Listing from a spatial question set:
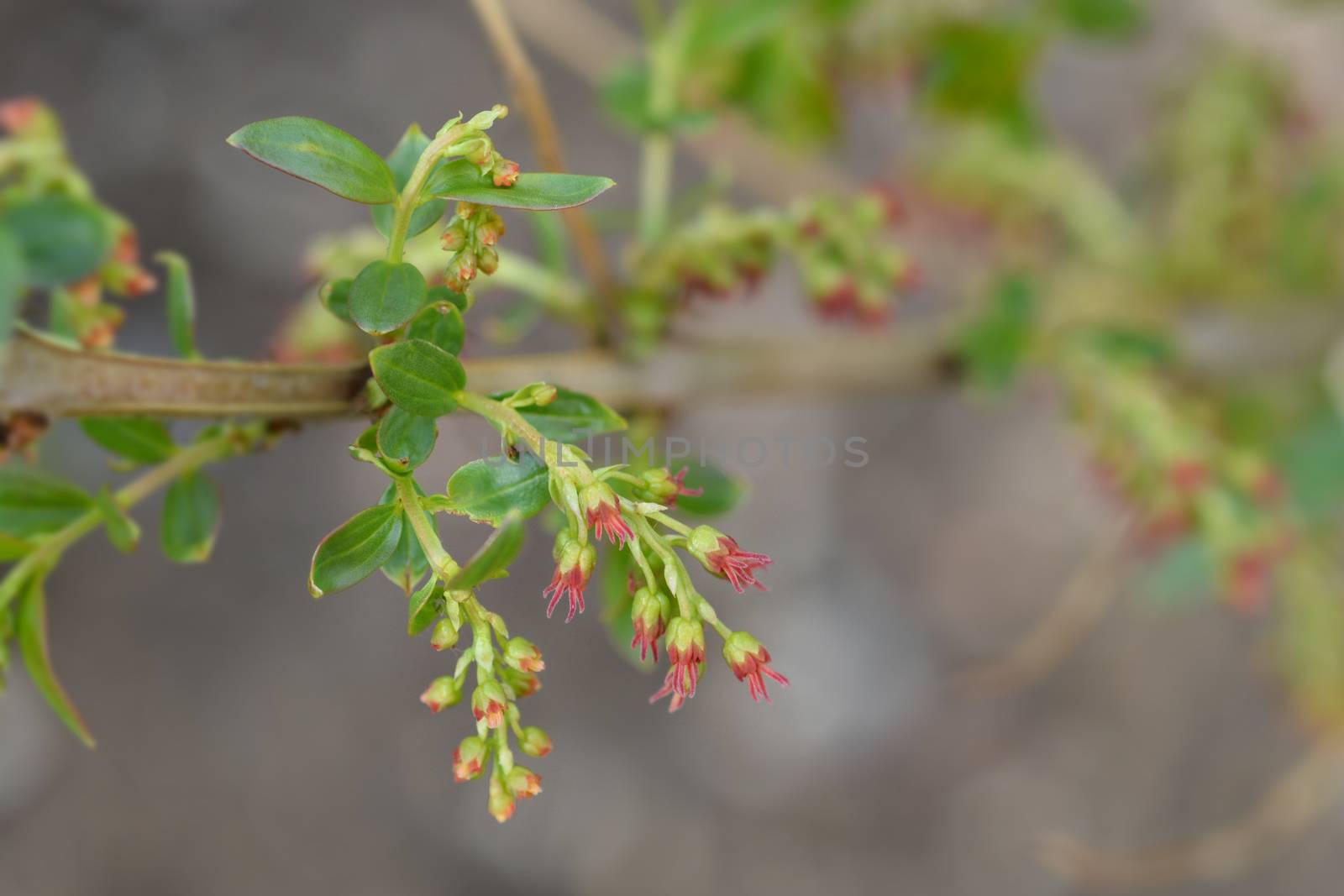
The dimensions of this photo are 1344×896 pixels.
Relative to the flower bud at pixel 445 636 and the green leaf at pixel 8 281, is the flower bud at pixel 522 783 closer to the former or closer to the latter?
the flower bud at pixel 445 636

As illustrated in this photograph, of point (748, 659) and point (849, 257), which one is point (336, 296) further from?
point (849, 257)

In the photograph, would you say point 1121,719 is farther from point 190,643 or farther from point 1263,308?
point 190,643

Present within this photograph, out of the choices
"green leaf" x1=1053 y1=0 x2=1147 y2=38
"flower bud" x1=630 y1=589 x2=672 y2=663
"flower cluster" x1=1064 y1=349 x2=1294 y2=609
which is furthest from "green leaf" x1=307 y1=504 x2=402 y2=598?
"green leaf" x1=1053 y1=0 x2=1147 y2=38

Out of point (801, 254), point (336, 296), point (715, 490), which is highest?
point (801, 254)

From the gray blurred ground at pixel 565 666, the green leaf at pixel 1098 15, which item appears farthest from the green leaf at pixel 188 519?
the gray blurred ground at pixel 565 666

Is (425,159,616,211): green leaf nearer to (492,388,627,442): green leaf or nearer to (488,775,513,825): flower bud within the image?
(492,388,627,442): green leaf

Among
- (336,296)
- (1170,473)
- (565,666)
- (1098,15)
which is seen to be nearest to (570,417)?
(336,296)
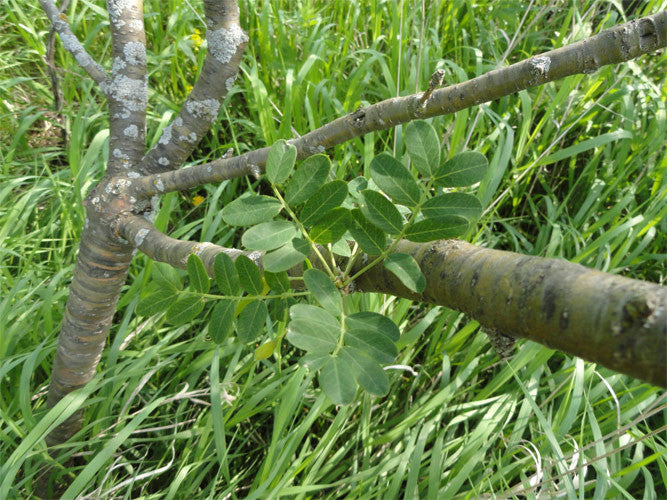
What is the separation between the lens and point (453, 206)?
0.54 m

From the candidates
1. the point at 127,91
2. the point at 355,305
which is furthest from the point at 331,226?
the point at 355,305

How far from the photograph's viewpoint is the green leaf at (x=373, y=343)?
1.62 ft

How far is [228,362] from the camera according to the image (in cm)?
135

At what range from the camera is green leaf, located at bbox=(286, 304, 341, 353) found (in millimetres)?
471

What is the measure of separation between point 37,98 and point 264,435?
5.50 feet

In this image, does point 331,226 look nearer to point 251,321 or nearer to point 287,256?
point 287,256

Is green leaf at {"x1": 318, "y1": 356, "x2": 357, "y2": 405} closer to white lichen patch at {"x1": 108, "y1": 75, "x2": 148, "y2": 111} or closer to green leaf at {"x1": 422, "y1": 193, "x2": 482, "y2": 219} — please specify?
green leaf at {"x1": 422, "y1": 193, "x2": 482, "y2": 219}

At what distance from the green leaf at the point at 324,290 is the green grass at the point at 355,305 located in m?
0.62

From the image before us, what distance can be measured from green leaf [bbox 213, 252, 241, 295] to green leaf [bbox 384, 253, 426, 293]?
0.68 ft

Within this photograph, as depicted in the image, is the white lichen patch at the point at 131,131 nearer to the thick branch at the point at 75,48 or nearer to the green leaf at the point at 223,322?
the thick branch at the point at 75,48

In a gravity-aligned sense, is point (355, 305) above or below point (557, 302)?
below

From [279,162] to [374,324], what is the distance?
0.69ft

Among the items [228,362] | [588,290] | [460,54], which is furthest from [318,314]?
[460,54]

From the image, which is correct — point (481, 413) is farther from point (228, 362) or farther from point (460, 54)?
point (460, 54)
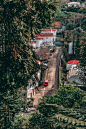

GOAL:
Return every line of the listing above that contains the string "below", matching case exactly.

COMPLETED EXERCISE:
In a gravity-aligned sense, is point (355, 305) above or below point (557, 302)?
below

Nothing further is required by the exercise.